Earwigs in Cleveland, Detroit, Columbus, and elsewhere in our service area are considered nuisance pests. They may use their cerci to pinch people, but this isn’t considered harmful as the cerci usually doesn’t have the ability to pierce skin and there is no venom that can be transferred to humans. Earwigs are mostly known for their destructive abilities in your household plants and gardens. They can damage delicate blossoms and will feed on decaying organic material.

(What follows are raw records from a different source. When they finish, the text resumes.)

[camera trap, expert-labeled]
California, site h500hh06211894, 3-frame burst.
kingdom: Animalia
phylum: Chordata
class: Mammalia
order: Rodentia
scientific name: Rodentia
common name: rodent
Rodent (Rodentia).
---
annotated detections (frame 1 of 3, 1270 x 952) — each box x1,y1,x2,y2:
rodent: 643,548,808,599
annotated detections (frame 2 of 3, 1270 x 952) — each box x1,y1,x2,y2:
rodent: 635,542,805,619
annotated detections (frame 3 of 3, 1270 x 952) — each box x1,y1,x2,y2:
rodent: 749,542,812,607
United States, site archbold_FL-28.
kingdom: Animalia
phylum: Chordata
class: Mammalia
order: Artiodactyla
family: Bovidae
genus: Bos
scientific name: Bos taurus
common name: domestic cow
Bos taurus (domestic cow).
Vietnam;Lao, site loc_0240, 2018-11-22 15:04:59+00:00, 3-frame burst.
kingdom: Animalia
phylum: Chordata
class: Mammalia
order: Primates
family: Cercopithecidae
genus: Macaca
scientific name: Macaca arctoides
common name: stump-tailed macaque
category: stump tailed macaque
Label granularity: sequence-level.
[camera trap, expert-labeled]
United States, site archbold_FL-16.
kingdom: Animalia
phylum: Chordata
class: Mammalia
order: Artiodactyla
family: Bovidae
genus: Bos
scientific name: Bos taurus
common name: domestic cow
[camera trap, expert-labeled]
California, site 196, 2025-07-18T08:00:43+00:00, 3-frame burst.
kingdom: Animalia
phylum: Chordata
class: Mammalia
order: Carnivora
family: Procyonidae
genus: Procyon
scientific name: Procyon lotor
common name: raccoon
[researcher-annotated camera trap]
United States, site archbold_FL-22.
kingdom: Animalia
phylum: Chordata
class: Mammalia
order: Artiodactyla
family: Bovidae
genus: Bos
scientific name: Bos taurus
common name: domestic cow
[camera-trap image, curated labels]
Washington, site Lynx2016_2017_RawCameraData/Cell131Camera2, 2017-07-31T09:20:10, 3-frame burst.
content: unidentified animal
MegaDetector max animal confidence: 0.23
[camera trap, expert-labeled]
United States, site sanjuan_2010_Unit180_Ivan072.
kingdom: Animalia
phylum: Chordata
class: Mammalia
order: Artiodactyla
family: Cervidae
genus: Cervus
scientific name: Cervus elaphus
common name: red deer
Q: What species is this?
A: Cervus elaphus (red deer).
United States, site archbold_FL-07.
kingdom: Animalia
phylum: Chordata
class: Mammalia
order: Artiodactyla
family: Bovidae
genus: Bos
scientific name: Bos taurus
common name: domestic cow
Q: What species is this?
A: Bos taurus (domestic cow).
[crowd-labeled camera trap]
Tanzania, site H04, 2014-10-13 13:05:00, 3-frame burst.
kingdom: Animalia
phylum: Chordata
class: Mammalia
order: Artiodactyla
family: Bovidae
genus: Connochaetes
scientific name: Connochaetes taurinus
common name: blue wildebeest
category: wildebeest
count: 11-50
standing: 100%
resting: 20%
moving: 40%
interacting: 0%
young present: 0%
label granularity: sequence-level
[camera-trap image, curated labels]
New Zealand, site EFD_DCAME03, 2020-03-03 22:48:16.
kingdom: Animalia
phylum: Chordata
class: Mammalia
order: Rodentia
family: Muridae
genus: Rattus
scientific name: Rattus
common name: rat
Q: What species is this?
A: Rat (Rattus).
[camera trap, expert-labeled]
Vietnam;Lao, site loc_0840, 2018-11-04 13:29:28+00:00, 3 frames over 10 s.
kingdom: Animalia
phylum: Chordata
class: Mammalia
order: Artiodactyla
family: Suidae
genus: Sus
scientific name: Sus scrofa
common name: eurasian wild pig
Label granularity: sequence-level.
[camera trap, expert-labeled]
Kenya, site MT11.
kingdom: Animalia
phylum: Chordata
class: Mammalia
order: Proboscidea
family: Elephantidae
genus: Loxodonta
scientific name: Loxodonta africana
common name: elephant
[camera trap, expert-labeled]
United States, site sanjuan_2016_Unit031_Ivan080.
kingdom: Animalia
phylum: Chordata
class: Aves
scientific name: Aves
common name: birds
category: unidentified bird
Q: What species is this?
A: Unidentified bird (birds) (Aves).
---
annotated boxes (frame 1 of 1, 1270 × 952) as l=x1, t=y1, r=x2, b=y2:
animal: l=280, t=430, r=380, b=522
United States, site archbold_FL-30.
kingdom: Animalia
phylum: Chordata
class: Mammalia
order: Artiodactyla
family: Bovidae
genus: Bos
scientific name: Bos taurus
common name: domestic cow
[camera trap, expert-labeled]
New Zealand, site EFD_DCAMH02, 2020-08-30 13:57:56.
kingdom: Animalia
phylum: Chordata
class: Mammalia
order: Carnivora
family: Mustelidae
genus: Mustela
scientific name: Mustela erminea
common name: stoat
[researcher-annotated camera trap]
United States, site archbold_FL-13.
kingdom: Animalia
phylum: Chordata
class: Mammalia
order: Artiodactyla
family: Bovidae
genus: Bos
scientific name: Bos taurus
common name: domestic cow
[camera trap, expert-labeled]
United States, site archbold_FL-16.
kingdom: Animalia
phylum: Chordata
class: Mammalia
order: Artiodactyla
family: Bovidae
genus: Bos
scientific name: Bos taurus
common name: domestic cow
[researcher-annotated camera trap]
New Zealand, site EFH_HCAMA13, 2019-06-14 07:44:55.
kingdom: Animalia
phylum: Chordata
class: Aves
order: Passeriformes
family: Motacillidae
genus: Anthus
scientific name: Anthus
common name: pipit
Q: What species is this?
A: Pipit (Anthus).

The best way to remove earwigs from your home or business is to first control the earwig population you have surrounding your building. Earwigs are attracted to light and moisture, so it is important to reduce lighting around windows and doors and other possible sites of entry into your dwelling. Sodium vapor yellow lights are less attractive to insects and are therefore a better choice for your porch or outdoor lighting than white, neon or mercury vapor lights. Limiting the possible entry points in your structure can also be beneficial in keeping earwigs out of your space. Sealing all unnecessary holes or gaps in the structure will help to limit the possibility of an earwig infestation.
Rose Pest Solutions uses baits, mechanical means and natural earwig products as forms of treatment whenever possible. When conventional materials are required, our skilled technicians follow very stringent guidelines for products so that they pose no threat to your pets, your plants and most importantly, your family or employees. Rose Pest Solutions asserts that all the products we employ are registered by the EPA and our courteous and professional service technicians will let you know about any specific safety measures that need to be taken.
Pest problems can be difficult to prevent. Keeping your home or business sealed will help keep an infestation from returning. If there is a way to get into your dwelling, you can be certain that earwigs and other pests will find it. Earwigs are very attracted to moisture and large populations may be present around building foundations, landscaped yards and wood piles. Eliminating wet conditions in crawl spaces beneath buildings, around rain gutters and faucets can help in pest prevention. Caulking compound around windows, doors, pipes and other entry sites will eliminate the possibility of pest invasion, especially when taken into consideration around ground level. Keeping the area around your house dry will help prevent future infestations.